In reading, only 70% of the Hispanic children in the ECLS-K were orally proficient enough in English to be given the initial English reading assessment as they started kindergarten. Although this group of Hispanic youngsters had substantially lower English reading readiness than Whites as they began kindergarten, their reading gaps with Whites had closed considerably by the end of the fifth grade. The largest gaps at the end of the fifth grade were in the most advanced reading comprehension and interpretation skill areas. Most of the reading catch-up for these Hispanic children occurred between the start of kindergarten and the end of first grade. Moreover, the Hispanics who gained ground were mainly those with lower levels of (assessed) English reading readiness at the start of kindergarten, including many who were from non-English speaking homes.
The reading story was less encouraging for the 30% of Hispanic children who did not speak English well enough when they started kindergarten to be given the English reading assessment. By the end of fifth grade, these English language learners not only lagged far behind Whites in reading, they also were well behind the 70% Hispanics who were given the English reading assessment at the start of kindergarten.
The policy brief notes that the ECLS-K data also show that reading and math achievement varies considerably among Hispanics from different national origin groups and by generational status. For example, Hispanics of Cuban, South American and Puerto Rican origin tend to perform at similar levels as Whites in reading and math, while Mexican Americans and Central Americans achieve at lower levels than Whites.

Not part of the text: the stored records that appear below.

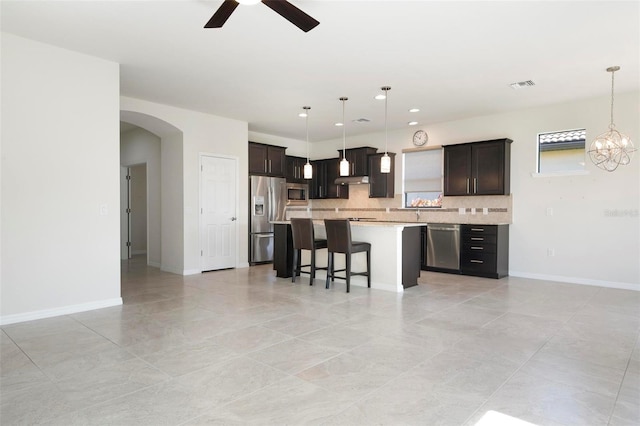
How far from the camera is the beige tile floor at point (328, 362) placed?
209 centimetres

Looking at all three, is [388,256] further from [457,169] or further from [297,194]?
[297,194]

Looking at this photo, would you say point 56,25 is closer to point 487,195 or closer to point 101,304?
point 101,304

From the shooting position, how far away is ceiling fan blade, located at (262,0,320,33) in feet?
8.28

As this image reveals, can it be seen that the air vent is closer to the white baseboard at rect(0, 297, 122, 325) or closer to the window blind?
the window blind

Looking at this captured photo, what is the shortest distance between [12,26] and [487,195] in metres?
6.55

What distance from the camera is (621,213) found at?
17.7 feet

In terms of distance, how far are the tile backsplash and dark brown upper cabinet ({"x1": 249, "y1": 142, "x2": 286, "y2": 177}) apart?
118cm

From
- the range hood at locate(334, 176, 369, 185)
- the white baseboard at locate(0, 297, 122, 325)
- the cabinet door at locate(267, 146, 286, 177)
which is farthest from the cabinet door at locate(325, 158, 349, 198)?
the white baseboard at locate(0, 297, 122, 325)

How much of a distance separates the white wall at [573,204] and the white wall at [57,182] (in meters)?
5.70

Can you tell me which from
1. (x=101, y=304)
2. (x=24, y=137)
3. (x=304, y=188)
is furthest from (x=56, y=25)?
(x=304, y=188)

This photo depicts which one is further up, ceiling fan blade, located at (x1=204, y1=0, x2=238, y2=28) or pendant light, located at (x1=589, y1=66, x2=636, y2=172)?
ceiling fan blade, located at (x1=204, y1=0, x2=238, y2=28)

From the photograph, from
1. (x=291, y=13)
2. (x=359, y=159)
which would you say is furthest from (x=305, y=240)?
(x=291, y=13)

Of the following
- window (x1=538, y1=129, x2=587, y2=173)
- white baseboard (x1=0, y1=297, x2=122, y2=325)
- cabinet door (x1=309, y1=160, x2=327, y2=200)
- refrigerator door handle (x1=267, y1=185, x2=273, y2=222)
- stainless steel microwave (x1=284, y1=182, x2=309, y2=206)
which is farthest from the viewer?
A: cabinet door (x1=309, y1=160, x2=327, y2=200)

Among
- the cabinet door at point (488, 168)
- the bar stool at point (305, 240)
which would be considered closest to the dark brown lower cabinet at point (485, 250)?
the cabinet door at point (488, 168)
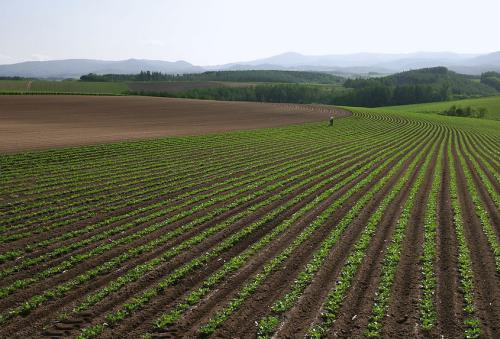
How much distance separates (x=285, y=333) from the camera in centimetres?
866

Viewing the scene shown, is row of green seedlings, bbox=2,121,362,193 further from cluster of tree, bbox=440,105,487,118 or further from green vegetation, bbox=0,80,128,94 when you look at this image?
green vegetation, bbox=0,80,128,94

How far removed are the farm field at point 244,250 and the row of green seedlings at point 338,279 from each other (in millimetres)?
49

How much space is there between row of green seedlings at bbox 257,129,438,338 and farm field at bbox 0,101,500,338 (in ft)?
0.16

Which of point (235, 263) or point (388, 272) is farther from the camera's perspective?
point (235, 263)

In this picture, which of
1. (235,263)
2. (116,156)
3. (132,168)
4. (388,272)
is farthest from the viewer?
(116,156)

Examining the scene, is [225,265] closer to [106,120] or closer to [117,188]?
[117,188]

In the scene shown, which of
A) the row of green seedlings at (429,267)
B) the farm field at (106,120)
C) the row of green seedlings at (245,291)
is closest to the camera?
the row of green seedlings at (245,291)

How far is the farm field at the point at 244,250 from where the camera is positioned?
9.13 metres

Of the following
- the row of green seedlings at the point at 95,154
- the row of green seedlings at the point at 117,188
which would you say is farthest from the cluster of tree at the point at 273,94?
the row of green seedlings at the point at 117,188

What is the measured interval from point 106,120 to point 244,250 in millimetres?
44577

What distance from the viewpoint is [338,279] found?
1100cm

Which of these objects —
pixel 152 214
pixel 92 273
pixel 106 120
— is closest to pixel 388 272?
pixel 92 273

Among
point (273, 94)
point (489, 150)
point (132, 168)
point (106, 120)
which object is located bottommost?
point (132, 168)

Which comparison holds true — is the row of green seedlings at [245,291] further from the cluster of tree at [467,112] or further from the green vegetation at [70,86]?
the green vegetation at [70,86]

Among Mexican Americans, third generation children perform at higher levels than first and second generation youngsters.
The differences in reading and math achievement documented in the studies by Dr. Reardon and Dr. Galindo were strongly related to socioeconomic differences. For example, 36% of Hispanic children were from the lowest socioeconomic status (SES) segment while only 8% of Whites were from this segment. On the other hand, 30% of Whites were in the highest SES group while only 9% of Hispanics were. The 30% of Hispanic children who were not given the English reading assessment at the start of kindergarten were mostly from low SES circumstances. In terms of national origin, the average SES level of children from South American heritage was much higher than the average SES level of children from Central American heritage. Similarly, the average SES level of third generation Mexican Americans was higher than those from first and second generations.
Parent education differences are a major component of the overall SES differences. Among Hispanic children in the lowest SES segment, nearly 64% had parents who had not completed high school and less than one percent had a parent with a college degree. On the other hand, of the Hispanic children in the highest SES segment, 87% had parents who had completed college and only 3% had parents who had not completed high school.
Despite the relationship between SES and achievement, some within-class achievement differences between Whites and Hispanics were found as well. For example, White children had somewhat higher reading readiness scores than Hispanic children within each of the five SES levels used in the analyses. However, by the end of fifth grade, these within-class gaps diminished considerably.
In conclusion, the generally low reading and math readiness and achievement patterns of the large segment of Hispanic youngsters from low SES circumstances support the conclusion that it is essential to expand and improve early childhood education for these youngsters. This is especially important for the many low SES Hispanic children who are English language learners, as they are doing even less well than low SES Hispanic youngsters who speak at least some English when they start school. Finally, the within-class readiness and achievement differences with Whites are evidence that early childhood education expansion and improvement efforts for Hispanics should be designed to serve Hispanic children from all SES levels.